The film boasts a wealth of characters with the typical Tarantino flair. One of the things I love about Tarantino’s films in general is that you never walk away from one thinking about that one really memorable character because there are always about a dozen really memorable characters and the casting is always perfect. I went into the film with a bit of trepidation regarding Pitt because the trailers made it look like he was really hamming it up. As it turns out he is hamming it up, but it works well with the overall, over the top feel of the film and I really can’t imagine the character being played any other way or by any other actor. However, as good as Pitt is and as extraordinary as Waltz – whose performance has been garnering the most attention – is, the real standout for me was Laurent, whose Shosanna is the heart of the story. Her performance, which is very understated and grounded, is on the other end of the spectrum from Pitt’s, giving the film a nice feeling of balance.
The film has been accused by some of trivializing World War II in general and the Holocaust specifically because there is nary a mention of The Final Solution. I don’t really think this accusation is fair because, as anyone who has seen the movie can tell you, the war as we know it isn’t really the war being dealt with in this film. Inglorious Basterds exists outside of history and in an alternate reality. Besides which, any direct dealing with the Holocaust wouldn’t fit with the film’s overall tone, which is darkly comedic. One of my favourite shots occurs during a scene when Hitler (Martin Wuttke) rails at his officers to find the Basterds. In the background there's painter creating a giant Hitler painting who keeps turning to study him and capture some nuance of his person. As with all Tarantino’s films, the beauty is in the smaller details.

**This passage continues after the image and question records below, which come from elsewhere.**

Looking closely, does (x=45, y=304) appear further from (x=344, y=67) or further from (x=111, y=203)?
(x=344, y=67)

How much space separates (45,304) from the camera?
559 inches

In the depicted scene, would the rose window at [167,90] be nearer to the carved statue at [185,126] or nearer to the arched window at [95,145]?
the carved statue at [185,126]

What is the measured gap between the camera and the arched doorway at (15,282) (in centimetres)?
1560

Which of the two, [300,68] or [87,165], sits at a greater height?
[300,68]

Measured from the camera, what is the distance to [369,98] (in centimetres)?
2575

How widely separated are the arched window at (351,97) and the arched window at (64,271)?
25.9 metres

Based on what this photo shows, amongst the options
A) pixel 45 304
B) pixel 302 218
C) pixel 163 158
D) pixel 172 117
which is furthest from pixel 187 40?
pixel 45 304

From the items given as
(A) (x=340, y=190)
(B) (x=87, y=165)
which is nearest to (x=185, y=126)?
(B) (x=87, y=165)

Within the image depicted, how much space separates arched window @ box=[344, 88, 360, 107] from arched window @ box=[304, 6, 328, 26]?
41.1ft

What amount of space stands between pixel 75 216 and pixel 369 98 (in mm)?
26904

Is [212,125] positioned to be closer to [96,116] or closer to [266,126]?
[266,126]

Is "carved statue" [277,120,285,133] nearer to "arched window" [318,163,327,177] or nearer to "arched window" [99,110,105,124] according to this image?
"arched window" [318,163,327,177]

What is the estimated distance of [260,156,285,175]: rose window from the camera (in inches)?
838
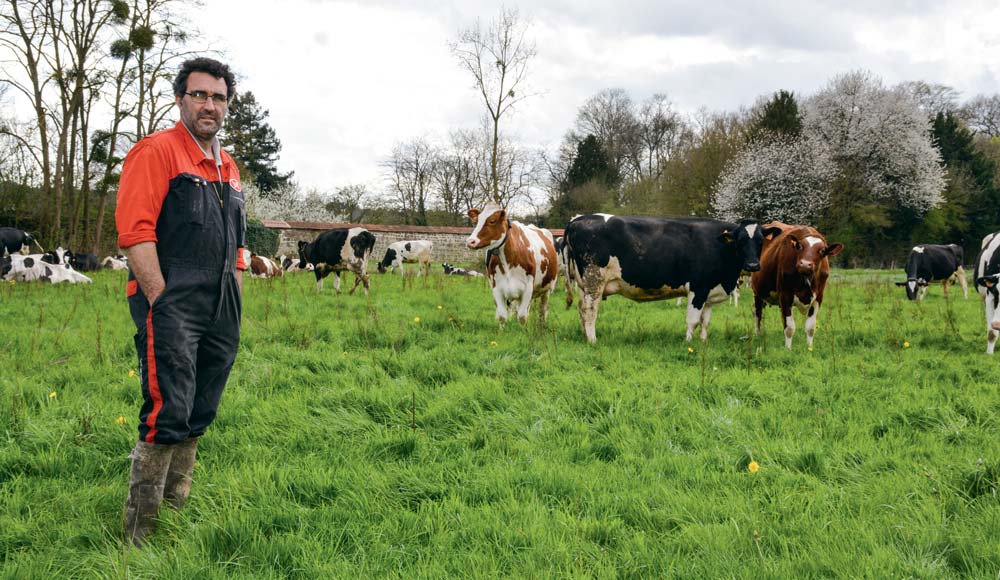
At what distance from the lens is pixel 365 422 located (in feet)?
14.1

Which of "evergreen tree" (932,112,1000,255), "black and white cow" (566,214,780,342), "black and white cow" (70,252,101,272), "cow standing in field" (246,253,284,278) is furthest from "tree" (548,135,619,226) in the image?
"black and white cow" (566,214,780,342)

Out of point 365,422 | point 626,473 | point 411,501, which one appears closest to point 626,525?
point 626,473

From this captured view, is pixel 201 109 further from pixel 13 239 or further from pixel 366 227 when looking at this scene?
pixel 366 227

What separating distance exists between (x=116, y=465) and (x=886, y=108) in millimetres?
41127

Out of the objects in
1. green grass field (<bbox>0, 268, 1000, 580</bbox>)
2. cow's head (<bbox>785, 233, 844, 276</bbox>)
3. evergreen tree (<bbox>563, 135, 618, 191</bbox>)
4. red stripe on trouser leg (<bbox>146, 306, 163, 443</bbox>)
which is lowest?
green grass field (<bbox>0, 268, 1000, 580</bbox>)

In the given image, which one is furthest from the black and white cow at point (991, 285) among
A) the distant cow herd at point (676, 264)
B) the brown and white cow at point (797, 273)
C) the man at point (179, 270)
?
the man at point (179, 270)

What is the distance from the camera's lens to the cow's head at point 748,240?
7.33m

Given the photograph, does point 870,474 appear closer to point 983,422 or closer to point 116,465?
point 983,422

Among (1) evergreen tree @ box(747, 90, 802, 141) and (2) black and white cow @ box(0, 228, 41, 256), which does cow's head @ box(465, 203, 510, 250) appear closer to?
(2) black and white cow @ box(0, 228, 41, 256)

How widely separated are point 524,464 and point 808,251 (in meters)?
4.90

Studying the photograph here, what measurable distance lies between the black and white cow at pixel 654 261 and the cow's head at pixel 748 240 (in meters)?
0.01

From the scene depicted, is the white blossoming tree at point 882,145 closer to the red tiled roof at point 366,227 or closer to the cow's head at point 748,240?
the red tiled roof at point 366,227

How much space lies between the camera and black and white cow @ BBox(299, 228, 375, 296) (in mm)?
13148

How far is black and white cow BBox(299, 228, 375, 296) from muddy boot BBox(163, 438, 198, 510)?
1007cm
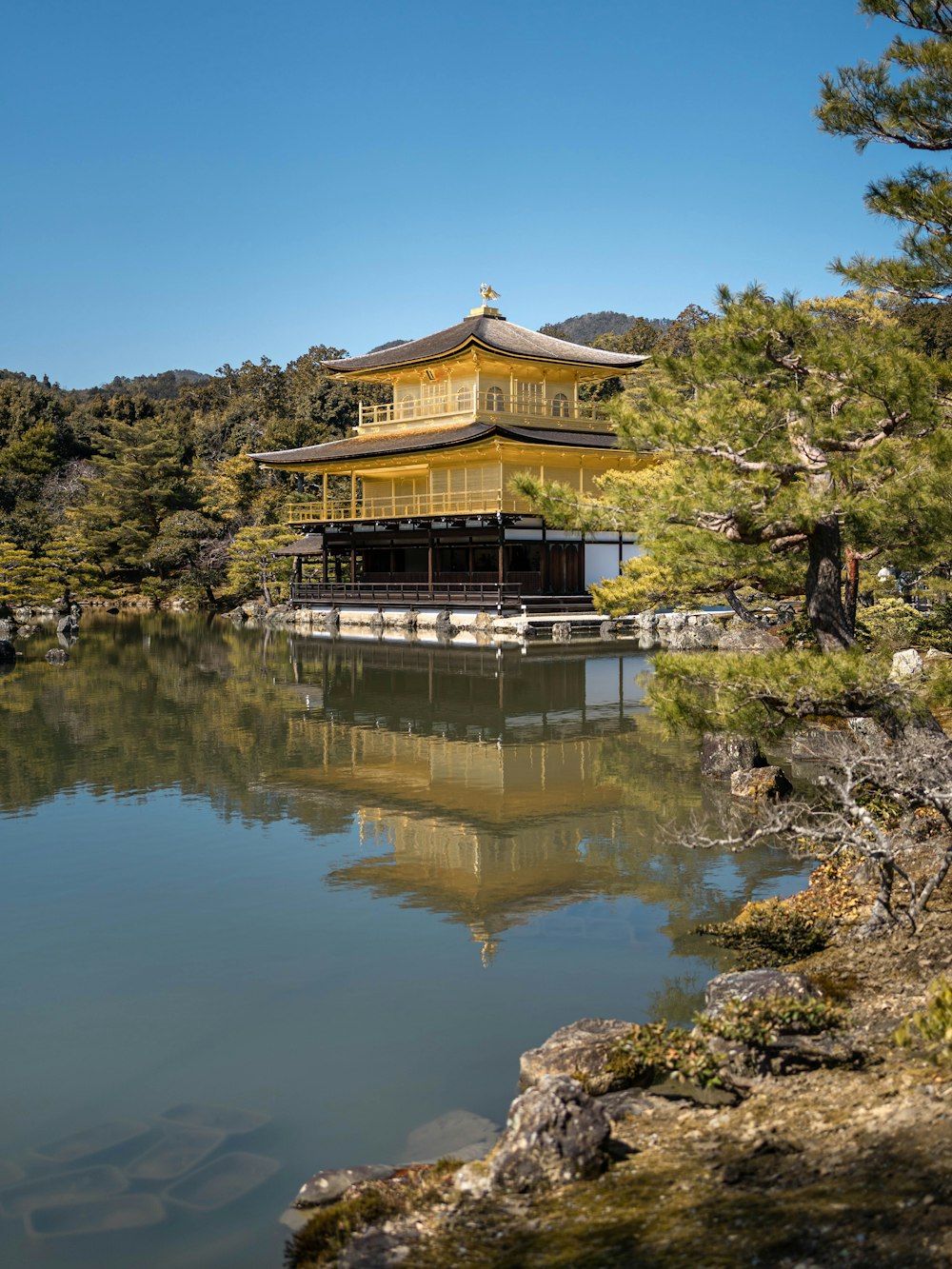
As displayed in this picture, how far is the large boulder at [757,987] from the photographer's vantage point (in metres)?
5.71

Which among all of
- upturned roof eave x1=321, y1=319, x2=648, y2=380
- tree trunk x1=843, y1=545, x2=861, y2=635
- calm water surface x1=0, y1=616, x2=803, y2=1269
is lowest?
calm water surface x1=0, y1=616, x2=803, y2=1269

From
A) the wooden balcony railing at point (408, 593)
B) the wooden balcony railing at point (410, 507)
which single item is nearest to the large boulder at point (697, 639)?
the wooden balcony railing at point (408, 593)

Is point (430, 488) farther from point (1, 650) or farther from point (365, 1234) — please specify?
point (365, 1234)

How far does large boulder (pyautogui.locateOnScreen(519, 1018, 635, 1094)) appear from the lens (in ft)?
17.4

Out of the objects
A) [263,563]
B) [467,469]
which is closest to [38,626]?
[263,563]

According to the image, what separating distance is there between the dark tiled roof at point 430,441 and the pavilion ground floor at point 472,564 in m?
2.51

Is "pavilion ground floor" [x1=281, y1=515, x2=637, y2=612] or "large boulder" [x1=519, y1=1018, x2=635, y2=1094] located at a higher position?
"pavilion ground floor" [x1=281, y1=515, x2=637, y2=612]

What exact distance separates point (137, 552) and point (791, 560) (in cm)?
4315

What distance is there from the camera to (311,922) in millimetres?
8250

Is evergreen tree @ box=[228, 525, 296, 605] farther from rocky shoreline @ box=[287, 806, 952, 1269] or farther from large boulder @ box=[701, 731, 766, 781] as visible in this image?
rocky shoreline @ box=[287, 806, 952, 1269]

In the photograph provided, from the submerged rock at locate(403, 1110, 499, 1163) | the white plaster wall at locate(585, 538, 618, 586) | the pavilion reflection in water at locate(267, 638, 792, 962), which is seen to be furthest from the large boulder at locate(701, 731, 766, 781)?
the white plaster wall at locate(585, 538, 618, 586)

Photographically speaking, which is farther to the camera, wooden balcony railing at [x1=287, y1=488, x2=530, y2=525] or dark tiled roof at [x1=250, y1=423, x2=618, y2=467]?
wooden balcony railing at [x1=287, y1=488, x2=530, y2=525]

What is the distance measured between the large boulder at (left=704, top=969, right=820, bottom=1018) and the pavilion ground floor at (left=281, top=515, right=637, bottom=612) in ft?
85.2

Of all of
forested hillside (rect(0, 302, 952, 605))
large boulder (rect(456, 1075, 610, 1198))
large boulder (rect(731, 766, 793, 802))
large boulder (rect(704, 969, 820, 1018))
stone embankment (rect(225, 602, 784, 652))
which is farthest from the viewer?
forested hillside (rect(0, 302, 952, 605))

If there is an underlying socio-political meaning to the film, I would argue that it doesn’t have to do with the darkness of the human soul but rather with the power of film itself. Film was an invaluable medium for Hitler and the Nazis, particularly the propaganda films directed by Leni Riefenstahl, who gets a few mentions here. The plot conceived by Shosanna involves locking the top Nazi brass in the theatre and then setting her stock of nitrate film prints on fire. Film, which helped give birth to the Nazi movement, is now tasked with being an agent of its destruction and thus Inglorious Basterds might be read as working to reclaim the medium from some of its worst abusers.
By and large, the film really worked for me, although there are two things that didn’t. First is the film’s use of David Bowie’s song “Cat People,” which I found jarring and really took me out of the movie, although this anachronism perhaps eases the way for the grand inaccuracy of the film’s finale. The second thing has to do with the film within the film. Much of Basterds is subtitled because the German characters speak German and the French characters speak French rather than falling back on the old movie standard of having characters speak accented English. Yet, in spite of this, the German propaganda film within the film is in English. That really bugged me. That being said, however, these are very small quibbles with a film that is overall incredibly entertaining.